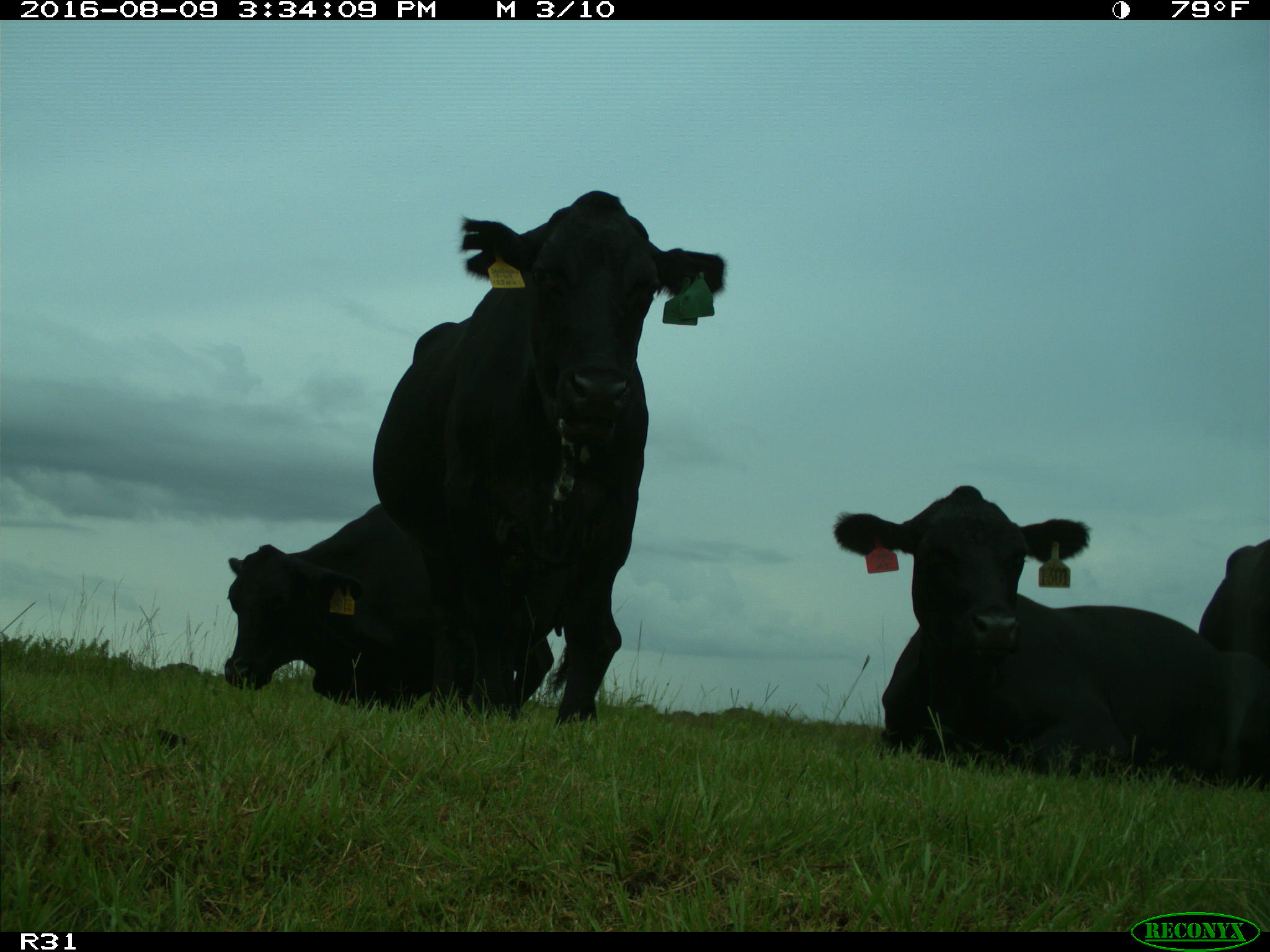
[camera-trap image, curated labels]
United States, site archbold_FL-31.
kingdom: Animalia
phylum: Chordata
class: Mammalia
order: Artiodactyla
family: Bovidae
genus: Bos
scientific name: Bos taurus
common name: domestic cow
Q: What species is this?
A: Bos taurus (domestic cow).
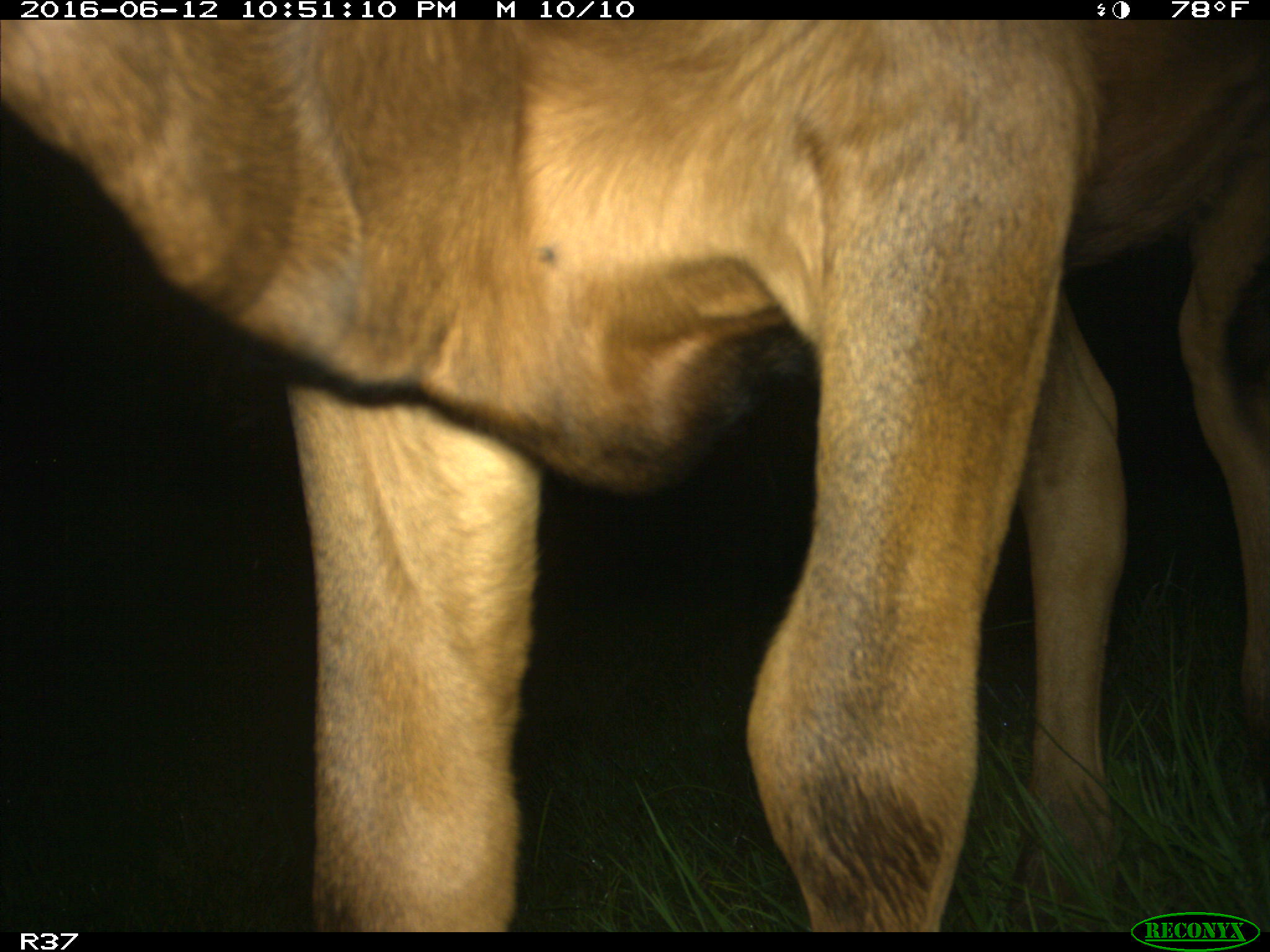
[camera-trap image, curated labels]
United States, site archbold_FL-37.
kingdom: Animalia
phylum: Chordata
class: Mammalia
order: Artiodactyla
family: Bovidae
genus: Bos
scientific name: Bos taurus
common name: domestic cow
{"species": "Bos taurus (domestic cow)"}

==================================================

(Work request)
Start at the first line and set down all of the data exactly, passing over the pictures.

(Expected answer)
[camera-trap image, curated labels]
United States, site archbold_FL-31.
kingdom: Animalia
phylum: Chordata
class: Mammalia
order: Artiodactyla
family: Bovidae
genus: Bos
scientific name: Bos taurus
common name: domestic cow
Q: What species is this?
A: Bos taurus (domestic cow).
[camera-trap image, curated labels]
United States, site archbold_FL-37.
kingdom: Animalia
phylum: Chordata
class: Mammalia
order: Artiodactyla
family: Bovidae
genus: Bos
scientific name: Bos taurus
common name: domestic cow
{"species": "Bos taurus (domestic cow)"}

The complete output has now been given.